Thursday, May 14, 2009

Good for him

Olympic Gold Medalist Bak Tae-hwan met with swimmer-with-a-disability*, Kim Sae-jin recently to offer support and coaching advice.

From the article:

Beijing Olympic gold medalist Park Tae-hwan, 20, has inspired a junior disabled swimmer.

Only recently did was it known that Park met Kim Sae-jin, 13, a junior swimmer with congenital dysplasia, on April 14 in a swimming pool in Gangnam, southern Seoul.

According to SK Telecom Sports, Park's swim team, the two swimmers met right after Kim's dream, which was a meeting with Park, also known as "Marine Boy," was conveyed to Park. Their meeting was filmed by MBC-TV. It will air on the "MBC Human Docu Sarang" program on May 15.

Kim went through hardships in life despites his age. He was born with a limb deformity and he was adopted when he was only five months old. Luckily, his supportive mother, Yang Jung-sook, 41, and his own willpower gave him the strength to lead a productive life.

The junior swimmer's hard work finally paid off; Kim won seven medals, including three gold medals, in Britain's National Junior Swimming League that took place in Sheffield in March.

Meeting with Park was dream come true for Kim. This promising swimmer always wished for three things; meeting Park Tae-hwan, participating in London Paralympics (Olympics for the disabled) and becoming a member of the national swimming team.

I have nothing but good things to say about this.

The more I read about Mr Bak though, the more I realize I'm old fashioned about sports.  I know amateur sports teams are taking on more blatant sponsorship deals every year, but I still don't like it.  What kind of name for a swim team is SK Telecom Sports?

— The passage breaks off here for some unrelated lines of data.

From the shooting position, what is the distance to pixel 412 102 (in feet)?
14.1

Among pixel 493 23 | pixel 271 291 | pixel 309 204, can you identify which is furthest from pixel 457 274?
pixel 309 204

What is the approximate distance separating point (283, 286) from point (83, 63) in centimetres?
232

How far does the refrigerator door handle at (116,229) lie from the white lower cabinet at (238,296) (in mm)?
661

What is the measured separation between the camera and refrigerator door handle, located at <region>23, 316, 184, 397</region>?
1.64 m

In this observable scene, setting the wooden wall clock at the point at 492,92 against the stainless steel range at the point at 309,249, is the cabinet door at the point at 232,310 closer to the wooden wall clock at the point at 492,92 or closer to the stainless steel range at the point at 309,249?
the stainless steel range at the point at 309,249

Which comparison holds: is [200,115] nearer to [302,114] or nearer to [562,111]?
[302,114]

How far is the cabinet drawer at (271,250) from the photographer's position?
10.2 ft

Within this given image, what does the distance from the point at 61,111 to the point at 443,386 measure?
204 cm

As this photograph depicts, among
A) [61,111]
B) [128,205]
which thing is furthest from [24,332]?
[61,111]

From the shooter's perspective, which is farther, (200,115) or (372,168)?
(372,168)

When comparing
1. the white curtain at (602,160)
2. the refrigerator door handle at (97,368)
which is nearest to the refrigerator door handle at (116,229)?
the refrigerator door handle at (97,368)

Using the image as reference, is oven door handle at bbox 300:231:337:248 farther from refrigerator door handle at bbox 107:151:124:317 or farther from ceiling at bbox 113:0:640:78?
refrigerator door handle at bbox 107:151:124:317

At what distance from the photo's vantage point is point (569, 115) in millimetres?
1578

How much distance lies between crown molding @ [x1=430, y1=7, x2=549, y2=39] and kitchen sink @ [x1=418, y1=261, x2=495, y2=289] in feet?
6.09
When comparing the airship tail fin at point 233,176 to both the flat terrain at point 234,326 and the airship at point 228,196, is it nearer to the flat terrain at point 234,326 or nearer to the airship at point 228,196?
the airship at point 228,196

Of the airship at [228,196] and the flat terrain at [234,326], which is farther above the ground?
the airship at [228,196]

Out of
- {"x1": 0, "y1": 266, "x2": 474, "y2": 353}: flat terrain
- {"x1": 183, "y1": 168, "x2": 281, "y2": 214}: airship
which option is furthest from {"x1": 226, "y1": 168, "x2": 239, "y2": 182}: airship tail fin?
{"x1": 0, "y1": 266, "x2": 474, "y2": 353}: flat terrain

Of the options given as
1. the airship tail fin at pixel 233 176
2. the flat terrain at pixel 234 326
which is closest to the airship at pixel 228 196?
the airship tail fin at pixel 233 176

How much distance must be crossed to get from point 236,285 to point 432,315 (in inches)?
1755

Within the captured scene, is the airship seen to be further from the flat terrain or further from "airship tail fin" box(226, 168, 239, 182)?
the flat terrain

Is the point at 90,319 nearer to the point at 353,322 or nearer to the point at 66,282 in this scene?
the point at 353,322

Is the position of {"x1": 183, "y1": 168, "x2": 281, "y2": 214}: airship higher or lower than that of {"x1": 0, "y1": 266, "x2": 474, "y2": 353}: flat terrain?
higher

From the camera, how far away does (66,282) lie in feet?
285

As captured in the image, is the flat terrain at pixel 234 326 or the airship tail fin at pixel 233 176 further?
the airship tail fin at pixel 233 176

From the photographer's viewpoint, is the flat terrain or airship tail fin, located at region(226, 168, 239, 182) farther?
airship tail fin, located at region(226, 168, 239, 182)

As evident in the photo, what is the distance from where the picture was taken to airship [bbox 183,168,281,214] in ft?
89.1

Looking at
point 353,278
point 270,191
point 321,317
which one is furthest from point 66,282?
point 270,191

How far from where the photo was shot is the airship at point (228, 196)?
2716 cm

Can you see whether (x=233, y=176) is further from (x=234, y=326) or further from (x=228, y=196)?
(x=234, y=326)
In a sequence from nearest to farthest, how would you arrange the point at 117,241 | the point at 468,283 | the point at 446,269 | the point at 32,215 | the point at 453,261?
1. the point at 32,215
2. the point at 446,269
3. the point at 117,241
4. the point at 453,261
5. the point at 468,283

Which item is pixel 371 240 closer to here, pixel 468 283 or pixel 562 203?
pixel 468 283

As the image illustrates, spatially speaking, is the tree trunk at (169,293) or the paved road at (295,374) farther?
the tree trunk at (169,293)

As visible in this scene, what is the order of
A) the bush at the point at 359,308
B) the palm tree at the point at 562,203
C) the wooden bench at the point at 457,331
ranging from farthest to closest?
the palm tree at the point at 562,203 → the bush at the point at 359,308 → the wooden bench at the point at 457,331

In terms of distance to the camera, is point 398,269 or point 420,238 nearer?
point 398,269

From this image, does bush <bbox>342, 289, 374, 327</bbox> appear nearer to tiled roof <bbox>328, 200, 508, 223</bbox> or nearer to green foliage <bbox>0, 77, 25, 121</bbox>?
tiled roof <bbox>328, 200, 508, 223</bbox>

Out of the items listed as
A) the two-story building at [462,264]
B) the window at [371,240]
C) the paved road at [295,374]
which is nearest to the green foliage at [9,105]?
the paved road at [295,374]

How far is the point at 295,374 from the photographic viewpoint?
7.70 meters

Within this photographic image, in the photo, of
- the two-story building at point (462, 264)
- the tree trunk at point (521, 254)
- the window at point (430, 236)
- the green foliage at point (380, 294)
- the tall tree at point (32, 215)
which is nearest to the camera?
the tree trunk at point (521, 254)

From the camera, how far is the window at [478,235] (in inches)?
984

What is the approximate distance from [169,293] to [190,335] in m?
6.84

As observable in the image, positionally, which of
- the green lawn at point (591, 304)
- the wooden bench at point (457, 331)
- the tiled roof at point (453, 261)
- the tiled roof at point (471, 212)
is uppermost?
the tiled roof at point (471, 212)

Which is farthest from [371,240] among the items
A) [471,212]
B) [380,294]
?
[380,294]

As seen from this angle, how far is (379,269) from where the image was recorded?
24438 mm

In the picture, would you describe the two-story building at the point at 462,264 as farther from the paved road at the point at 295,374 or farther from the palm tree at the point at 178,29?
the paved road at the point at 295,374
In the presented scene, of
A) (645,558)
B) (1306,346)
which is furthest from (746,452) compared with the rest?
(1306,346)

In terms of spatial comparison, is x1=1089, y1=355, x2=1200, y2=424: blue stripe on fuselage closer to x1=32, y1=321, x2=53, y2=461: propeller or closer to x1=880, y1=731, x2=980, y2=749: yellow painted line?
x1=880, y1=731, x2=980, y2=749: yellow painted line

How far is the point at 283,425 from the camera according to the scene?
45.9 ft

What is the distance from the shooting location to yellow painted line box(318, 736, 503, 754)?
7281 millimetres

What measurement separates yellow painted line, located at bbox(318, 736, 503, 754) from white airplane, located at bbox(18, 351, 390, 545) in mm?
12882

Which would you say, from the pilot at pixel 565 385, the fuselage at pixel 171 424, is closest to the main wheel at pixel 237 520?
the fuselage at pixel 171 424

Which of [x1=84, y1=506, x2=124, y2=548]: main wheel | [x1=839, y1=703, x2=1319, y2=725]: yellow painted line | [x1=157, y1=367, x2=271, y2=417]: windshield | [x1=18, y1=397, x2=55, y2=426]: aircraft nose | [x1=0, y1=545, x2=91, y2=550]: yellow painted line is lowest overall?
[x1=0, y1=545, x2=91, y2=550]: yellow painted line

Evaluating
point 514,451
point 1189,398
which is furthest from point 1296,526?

By the way, I would love to get back into coaching, so if SK Telecom wanted a Canada-trained coach/ ESL teacher, I might be available.


Around 15 years ago, Canadian sports groups changed the names for describing athletes with disabilities.  It was felt that " disabled swimmer", for example, with 'disabled' at the beginning, unduly emphasized the disability.  "Swimmer with a disability", puts the person first.  It's a good idea but around 14 years ago, I usually saw "SWAD" in competition programs and to call someone a SWAD seems little improvement.